2. Na referida escritura, para garantia do pagamento do capital, juros até à taxa de 26% ao ano e despesas extrajudiciais fixadas, para efeitos de registo, em Esc. 71.600$00 (€ 357,14), CC e DD constituíram a favor da exequente uma hipoteca sobre a fração autónoma descrita no ponto anterior – provado por documento.
3. A hipoteca está inscrita no registo predial a favor da exequente através da Ap. ...4, de 1982/11/15, sendo o montante máximo assegurado de Esc. 3.257.800,00 (€ 16.249,84) – provado por documento.
4. Encontra-se inscrita no registo predial, relativamente à fração referida em 1, através da Ap. ...22, de 2017/06/29, a aquisição da quota de 1/2 a favor de DD, por partilha da herança de CC – provado por documento.
5. Encontra-se inscrita no registo predial, relativamente à fração referida em 1, através da Ap. ...09, de 2017/10/26, a aquisição da quota de 1/2 a favor de DD, AA e BB, por partilha da herança de CC – provado por documento.
6. Tendo CC e DD deixado de pagar as prestações devidas para reembolso do empréstimo, a exequente instaurou execução contra aqueles em 23.08.1989 (correu termos sob o n.º ...22 no Serviço de Finanças ..., nos termos do n.º 5 do artigo 9.º do DL n.º 287/93, de 20/8, conjugado com o disposto no artigo 61.º do DL n.º 48953, de 05.04.1969), peticionando o pagamento de Esc. 6.859.092$00 (€ 34.213,01), sendo Esc. 1.790.000$00 (€ 8.928,48) a título de capital, Esc. 5.067.792$00 (€ 25.278,04) a título de juros contados desde a data do vencimento da totalidade da dívida – que ocorreu em 08.02.1983 – e Esc. 1.300$00 (€ 6,48) a título de despesas – admitido por acordo e provado por documento.

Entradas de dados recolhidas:
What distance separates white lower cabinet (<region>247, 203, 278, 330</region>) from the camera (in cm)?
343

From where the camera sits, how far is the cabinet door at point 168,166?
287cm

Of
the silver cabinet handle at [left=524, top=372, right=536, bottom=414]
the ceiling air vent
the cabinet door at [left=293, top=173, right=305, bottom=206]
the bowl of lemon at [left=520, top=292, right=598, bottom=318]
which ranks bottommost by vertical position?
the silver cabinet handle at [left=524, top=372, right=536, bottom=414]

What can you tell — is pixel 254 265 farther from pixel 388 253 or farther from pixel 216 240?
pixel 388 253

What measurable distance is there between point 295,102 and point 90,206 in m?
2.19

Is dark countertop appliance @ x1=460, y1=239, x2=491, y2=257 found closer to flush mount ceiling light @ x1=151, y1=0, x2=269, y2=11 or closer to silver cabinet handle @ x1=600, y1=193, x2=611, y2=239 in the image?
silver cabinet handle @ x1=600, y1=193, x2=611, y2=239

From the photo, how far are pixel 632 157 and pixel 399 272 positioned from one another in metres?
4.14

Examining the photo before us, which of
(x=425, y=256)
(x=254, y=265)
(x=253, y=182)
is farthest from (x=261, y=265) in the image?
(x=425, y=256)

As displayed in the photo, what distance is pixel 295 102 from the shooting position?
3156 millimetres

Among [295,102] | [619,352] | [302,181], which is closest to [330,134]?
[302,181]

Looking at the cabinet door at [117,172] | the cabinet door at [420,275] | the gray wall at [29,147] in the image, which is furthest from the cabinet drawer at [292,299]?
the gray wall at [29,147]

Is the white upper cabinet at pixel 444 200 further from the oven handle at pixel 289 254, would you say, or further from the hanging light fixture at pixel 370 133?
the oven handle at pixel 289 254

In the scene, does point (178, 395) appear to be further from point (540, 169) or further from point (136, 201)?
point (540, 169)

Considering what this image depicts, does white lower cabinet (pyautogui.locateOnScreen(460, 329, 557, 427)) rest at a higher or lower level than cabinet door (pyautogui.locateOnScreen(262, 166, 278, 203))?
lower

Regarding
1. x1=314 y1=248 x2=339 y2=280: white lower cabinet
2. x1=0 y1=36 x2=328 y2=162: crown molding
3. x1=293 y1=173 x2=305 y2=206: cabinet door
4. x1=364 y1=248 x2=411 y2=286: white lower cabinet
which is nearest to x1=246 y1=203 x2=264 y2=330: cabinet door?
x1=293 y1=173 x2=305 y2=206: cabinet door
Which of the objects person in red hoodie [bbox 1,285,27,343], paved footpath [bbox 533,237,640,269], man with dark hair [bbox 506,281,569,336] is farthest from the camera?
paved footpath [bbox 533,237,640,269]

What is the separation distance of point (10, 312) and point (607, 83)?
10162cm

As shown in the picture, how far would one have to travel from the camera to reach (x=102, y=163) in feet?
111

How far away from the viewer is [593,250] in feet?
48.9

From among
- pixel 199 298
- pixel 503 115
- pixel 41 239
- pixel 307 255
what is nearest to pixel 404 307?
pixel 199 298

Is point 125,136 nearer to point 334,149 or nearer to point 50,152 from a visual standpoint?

* _EXERCÍCIO ESCRITO_: Copie na íntegra o excerto acima sobre a hipoteca e a execução, sem lhe alterar nada.

* _RESPOSTA AO EXERCÍCIO_:
2. Na referida escritura, para garantia do pagamento do capital, juros até à taxa de 26% ao ano e despesas extrajudiciais fixadas, para efeitos de registo, em Esc. 71.600$00 (€ 357,14), CC e DD constituíram a favor da exequente uma hipoteca sobre a fração autónoma descrita no ponto anterior – provado por documento.
3. A hipoteca está inscrita no registo predial a favor da exequente através da Ap. ...4, de 1982/11/15, sendo o montante máximo assegurado de Esc. 3.257.800,00 (€ 16.249,84) – provado por documento.
4. Encontra-se inscrita no registo predial, relativamente à fração referida em 1, através da Ap. ...22, de 2017/06/29, a aquisição da quota de 1/2 a favor de DD, por partilha da herança de CC – provado por documento.
5. Encontra-se inscrita no registo predial, relativamente à fração referida em 1, através da Ap. ...09, de 2017/10/26, a aquisição da quota de 1/2 a favor de DD, AA e BB, por partilha da herança de CC – provado por documento.
6. Tendo CC e DD deixado de pagar as prestações devidas para reembolso do empréstimo, a exequente instaurou execução contra aqueles em 23.08.1989 (correu termos sob o n.º ...22 no Serviço de Finanças ..., nos termos do n.º 5 do artigo 9.º do DL n.º 287/93, de 20/8, conjugado com o disposto no artigo 61.º do DL n.º 48953, de 05.04.1969), peticionando o pagamento de Esc. 6.859.092$00 (€ 34.213,01), sendo Esc. 1.790.000$00 (€ 8.928,48) a título de capital, Esc. 5.067.792$00 (€ 25.278,04) a título de juros contados desde a data do vencimento da totalidade da dívida – que ocorreu em 08.02.1983 – e Esc. 1.300$00 (€ 6,48) a título de despesas – admitido por acordo e provado por documento.